**Goal:** Copy the lines verbatim, beginning at the line containing "How much distance" and stopping after the line containing "535 centimetres".

**Task data:**
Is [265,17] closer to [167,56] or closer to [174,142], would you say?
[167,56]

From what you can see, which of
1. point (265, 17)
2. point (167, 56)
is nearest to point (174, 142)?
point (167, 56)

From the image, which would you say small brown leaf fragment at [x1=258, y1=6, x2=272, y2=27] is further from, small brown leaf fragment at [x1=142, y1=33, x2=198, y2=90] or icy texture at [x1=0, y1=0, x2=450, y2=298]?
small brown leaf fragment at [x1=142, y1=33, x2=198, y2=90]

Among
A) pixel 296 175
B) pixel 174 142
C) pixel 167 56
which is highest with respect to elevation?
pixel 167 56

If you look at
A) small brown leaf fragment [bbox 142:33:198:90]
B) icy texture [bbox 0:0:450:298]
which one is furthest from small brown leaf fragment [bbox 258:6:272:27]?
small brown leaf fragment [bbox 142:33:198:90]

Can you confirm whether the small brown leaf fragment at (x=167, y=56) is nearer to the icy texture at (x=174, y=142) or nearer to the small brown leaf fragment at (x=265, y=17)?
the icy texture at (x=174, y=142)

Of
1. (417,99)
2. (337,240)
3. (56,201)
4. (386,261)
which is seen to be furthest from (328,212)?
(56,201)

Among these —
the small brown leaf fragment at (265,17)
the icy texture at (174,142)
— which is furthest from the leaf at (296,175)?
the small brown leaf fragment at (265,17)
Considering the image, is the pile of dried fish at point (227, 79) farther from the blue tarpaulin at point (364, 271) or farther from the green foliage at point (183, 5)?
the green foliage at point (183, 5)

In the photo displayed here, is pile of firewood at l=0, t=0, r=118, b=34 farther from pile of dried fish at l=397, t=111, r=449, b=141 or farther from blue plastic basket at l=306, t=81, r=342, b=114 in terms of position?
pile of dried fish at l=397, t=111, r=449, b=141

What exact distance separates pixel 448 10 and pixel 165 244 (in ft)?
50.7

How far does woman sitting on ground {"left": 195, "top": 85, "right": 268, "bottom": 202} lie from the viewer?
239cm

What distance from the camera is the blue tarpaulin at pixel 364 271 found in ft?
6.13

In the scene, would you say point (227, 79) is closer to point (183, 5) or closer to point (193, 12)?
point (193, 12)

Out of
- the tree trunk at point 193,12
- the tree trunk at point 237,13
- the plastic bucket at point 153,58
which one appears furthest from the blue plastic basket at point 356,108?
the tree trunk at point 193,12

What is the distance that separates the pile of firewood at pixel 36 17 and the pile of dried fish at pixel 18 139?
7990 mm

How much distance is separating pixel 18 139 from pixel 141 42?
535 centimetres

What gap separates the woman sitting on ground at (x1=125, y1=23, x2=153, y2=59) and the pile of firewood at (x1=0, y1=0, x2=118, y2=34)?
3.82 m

--

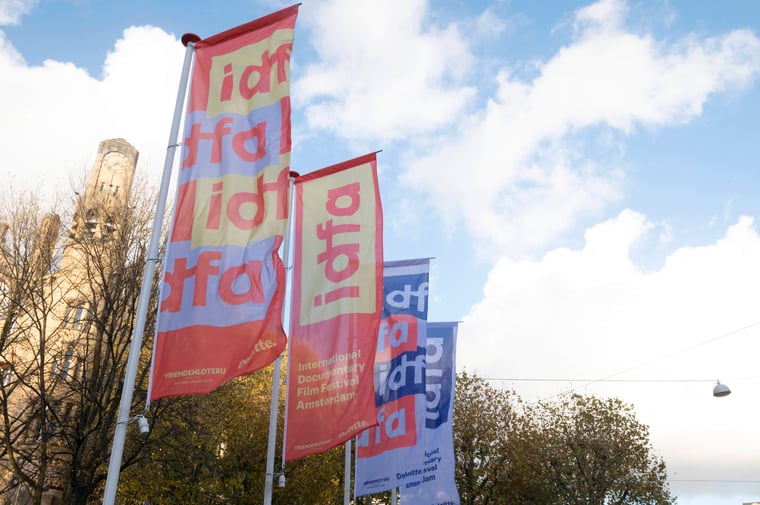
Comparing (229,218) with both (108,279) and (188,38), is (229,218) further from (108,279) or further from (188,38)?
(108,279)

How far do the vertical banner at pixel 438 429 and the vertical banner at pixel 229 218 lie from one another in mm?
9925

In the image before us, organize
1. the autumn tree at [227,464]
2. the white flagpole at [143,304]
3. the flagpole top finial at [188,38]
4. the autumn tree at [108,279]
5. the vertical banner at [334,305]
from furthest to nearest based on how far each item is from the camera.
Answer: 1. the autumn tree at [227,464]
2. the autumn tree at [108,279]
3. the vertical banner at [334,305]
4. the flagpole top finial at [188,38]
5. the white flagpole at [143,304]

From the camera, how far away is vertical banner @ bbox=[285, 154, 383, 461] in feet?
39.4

**Worked answer:**
How much distance is separating pixel 18 139 from pixel 141 42?
535 centimetres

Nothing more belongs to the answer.